Patrick Eric Mampouya : On dit aussi que les journaux traqués par le Conseil Supérieur de la Liberté de Communication depuis l’arrivée de Philippe MVOUO sont ceux dirigés par les ressortissants du sud, notamment LA GRIFFE votre journal, LA VOIX DU PEUPLE, LA VERITE, TALASSA, LE GLAIVE, LE TROTTOIR, LE NOUVEAU REGARD, SEL-PIMENT etc. Vrai ou faux ?

Sébastien Patrick DZEBA : C’est vous qui faites ce constat, mais je pense que votre analyse peut être fondée puisque tous ces journaux ont été suspendus et aucun organe de presse soutenu par des gens qui ont des accointances avec ceux du pouvoir n’est sur cette liste.

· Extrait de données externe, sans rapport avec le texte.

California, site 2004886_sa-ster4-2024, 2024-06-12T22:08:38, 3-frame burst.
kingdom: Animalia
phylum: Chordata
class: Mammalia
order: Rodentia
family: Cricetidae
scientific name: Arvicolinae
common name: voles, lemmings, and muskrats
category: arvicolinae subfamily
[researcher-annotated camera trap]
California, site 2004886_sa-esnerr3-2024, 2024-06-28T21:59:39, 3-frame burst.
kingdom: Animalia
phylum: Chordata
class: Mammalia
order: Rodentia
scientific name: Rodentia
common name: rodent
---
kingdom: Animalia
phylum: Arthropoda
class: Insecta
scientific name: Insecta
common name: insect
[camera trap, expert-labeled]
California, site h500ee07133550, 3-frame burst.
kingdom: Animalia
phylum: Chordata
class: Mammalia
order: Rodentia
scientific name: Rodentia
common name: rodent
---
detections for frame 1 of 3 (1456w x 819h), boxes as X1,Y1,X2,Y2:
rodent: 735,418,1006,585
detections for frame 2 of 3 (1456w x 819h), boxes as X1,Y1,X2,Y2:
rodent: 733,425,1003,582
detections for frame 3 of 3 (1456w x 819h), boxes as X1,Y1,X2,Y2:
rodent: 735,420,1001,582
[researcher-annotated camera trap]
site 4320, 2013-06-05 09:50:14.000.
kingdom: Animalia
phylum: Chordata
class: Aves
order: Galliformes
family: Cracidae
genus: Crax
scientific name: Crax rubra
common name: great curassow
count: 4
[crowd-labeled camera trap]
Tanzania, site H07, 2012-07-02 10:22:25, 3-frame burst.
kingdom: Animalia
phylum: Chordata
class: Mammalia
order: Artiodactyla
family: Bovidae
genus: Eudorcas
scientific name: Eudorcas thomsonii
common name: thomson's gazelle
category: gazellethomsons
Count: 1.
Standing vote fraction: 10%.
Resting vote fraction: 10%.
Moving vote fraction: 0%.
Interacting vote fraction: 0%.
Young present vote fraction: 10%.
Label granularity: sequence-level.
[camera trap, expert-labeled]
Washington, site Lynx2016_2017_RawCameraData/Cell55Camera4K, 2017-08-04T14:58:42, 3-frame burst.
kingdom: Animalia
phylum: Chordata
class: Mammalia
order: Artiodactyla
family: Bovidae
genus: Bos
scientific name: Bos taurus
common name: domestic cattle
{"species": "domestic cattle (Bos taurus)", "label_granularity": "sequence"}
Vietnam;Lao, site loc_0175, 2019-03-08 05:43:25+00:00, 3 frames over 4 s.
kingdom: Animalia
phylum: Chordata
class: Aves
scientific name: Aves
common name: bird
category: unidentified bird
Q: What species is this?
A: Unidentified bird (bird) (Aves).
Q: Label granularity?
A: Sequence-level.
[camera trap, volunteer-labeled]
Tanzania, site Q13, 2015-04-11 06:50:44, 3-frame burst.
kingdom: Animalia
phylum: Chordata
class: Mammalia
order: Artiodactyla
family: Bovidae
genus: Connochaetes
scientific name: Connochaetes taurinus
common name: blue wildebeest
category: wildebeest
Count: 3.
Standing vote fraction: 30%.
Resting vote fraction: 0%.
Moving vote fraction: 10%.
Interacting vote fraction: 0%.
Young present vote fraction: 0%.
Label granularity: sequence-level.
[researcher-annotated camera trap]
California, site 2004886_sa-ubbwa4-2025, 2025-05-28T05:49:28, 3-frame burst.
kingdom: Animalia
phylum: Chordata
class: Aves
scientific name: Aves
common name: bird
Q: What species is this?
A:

Patrick Eric Mampouya : Peut-on dire que vous êtes victimes d’une dictature ?

Sébastien Patrick DZEBA : Si dans un pays de Droit, l’interpellation d’un taximan commence par un coup de sifflet du policier routier, chez nous, la suspension d’un journal ne répond à aucune notification au préalable. Je pense que nous sommes dans un pays où la loi est battue en brèche par des intérêts égoïstes qui aliènent même les facultés intellectuelles.

Patrick Eric Mampouya : Que comptez-vous faire suite à cette décision ?

Sébastien Patrick DZEBA : Je vais me rapprocher du secrétariat du Conseil Supérieur de la Liberté de Communication pour connaitre le motif réel de cette décision. Si les raisons ne sont pas fondées, je saisirais les juridictions compétentes.

Patrick Eric Mampouya : Etes-vous certain de la recevabilité d’une telle plainte sous ce régime ?

Sébastien Patrick DZEBA : Je sais ce que vous voulez dire. Mais, je pense que même après ce régime, la justice tranchera. Les pouvoirs passent mais les plaintes ne pourrissent jamais.

Patrick Eric Mampouya : Pour l’heure, que faites-vous de vos collaborateurs ?

Sébastien Patrick DZEBA :Ecoutez, je vais les inscrire dans les annales des chômeurs crées par le Conseil Supérieur de la Liberté de la Communication parce qu’il vient de plonger plusieurs enfants dans la famine.

Patrick Eric Mampouya : Vous avez plus de 20 ans de métier. Mettez-vous fin au journalisme ?

Sébastien Patrick DZEBA : Non, je me mettrai au service de tous ceux qui luttent pour la liberté de presse et d’opinion dans ce pays. Après plus de 30 ans de bâillonnement, nous n’accepterons plus que ces libertés soient une fois de plus bafouées. Même ceux qui sont au pouvoir aujourd’hui en auront besoin quand ils nous rejoindront dans le camp des opprimés d’autant plus que le pouvoir est comme une roue ; ça tourne.